Extracted records:
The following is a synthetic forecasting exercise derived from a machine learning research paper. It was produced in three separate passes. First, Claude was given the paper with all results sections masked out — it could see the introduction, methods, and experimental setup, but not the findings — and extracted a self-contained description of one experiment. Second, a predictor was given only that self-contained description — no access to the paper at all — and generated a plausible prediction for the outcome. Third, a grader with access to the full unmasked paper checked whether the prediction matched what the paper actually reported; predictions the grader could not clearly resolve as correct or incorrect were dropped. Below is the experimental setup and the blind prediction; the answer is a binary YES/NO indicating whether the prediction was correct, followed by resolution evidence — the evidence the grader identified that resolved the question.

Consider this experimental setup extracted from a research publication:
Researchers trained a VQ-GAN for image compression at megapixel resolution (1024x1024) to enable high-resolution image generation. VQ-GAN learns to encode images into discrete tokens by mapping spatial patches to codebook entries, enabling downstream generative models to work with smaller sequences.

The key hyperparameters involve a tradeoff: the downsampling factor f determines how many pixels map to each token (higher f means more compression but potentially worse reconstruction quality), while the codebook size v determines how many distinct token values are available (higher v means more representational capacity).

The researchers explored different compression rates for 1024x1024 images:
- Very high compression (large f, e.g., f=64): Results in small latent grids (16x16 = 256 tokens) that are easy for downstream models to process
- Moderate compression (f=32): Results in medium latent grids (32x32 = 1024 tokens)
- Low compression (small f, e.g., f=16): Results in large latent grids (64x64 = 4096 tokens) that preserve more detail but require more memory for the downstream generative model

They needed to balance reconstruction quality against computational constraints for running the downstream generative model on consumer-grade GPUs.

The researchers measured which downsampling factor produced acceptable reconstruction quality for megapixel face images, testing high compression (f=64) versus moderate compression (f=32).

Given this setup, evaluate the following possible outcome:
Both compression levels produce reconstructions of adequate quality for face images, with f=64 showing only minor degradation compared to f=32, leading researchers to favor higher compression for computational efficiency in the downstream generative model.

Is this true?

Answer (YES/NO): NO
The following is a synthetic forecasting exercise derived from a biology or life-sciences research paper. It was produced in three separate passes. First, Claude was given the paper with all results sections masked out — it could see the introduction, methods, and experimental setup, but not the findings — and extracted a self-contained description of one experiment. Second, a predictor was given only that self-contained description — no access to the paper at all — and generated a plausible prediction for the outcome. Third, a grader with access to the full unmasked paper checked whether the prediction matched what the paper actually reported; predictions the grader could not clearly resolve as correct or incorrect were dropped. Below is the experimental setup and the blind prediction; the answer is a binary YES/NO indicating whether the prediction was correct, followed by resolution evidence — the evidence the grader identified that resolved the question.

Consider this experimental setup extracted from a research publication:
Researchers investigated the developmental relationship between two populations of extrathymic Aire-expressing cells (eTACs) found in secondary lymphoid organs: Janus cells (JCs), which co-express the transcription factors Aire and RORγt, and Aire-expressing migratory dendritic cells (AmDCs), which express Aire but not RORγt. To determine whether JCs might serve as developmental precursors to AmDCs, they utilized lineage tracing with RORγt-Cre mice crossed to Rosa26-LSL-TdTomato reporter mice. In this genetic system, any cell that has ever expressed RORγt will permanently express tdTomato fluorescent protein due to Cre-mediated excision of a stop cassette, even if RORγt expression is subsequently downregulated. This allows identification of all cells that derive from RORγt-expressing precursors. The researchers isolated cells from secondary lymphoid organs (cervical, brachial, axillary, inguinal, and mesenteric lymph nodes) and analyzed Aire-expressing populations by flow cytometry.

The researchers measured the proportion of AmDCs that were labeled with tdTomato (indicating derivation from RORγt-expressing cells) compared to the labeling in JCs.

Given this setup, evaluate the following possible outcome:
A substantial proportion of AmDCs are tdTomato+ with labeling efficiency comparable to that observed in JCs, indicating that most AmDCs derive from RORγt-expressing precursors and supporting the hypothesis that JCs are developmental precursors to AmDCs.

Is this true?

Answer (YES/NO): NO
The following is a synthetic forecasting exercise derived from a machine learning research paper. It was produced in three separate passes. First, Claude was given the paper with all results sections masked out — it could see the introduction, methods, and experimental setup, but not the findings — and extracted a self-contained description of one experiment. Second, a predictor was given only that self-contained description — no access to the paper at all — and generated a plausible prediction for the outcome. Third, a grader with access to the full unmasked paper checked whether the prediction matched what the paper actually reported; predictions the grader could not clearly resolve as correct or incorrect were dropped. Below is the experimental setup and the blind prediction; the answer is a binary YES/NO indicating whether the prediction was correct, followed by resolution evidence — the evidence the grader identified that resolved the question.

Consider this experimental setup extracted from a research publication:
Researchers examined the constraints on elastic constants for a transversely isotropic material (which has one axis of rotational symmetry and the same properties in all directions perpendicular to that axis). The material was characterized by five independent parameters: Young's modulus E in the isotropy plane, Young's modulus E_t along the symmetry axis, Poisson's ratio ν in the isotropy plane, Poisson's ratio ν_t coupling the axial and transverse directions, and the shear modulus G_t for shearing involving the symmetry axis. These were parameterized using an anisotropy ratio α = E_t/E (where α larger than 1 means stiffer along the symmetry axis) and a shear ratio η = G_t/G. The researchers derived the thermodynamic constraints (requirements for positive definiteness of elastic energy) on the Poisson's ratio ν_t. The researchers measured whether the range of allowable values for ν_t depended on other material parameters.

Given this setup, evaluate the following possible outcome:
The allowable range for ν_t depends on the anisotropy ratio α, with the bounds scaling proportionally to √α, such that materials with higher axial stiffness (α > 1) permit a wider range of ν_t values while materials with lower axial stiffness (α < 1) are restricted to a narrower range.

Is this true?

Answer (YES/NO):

What to do:
Retype only the lines running from the top of the listing to the line that holds "Researchers trained a", both ends included.

Output for this exercise:
The following is a synthetic forecasting exercise derived from a machine learning research paper. It was produced in three separate passes. First, Claude was given the paper with all results sections masked out — it could see the introduction, methods, and experimental setup, but not the findings — and extracted a self-contained description of one experiment. Second, a predictor was given only that self-contained description — no access to the paper at all — and generated a plausible prediction for the outcome. Third, a grader with access to the full unmasked paper checked whether the prediction matched what the paper actually reported; predictions the grader could not clearly resolve as correct or incorrect were dropped. Below is the experimental setup and the blind prediction; the answer is a binary YES/NO indicating whether the prediction was correct, followed by resolution evidence — the evidence the grader identified that resolved the question.

Consider this experimental setup extracted from a research publication:
Researchers trained a VQ-GAN for image compression at megapixel resolution (1024x1024) to enable high-resolution image generation. VQ-GAN learns to encode images into discrete tokens by mapping spatial patches to codebook entries, enabling downstream generative models to work with smaller sequences.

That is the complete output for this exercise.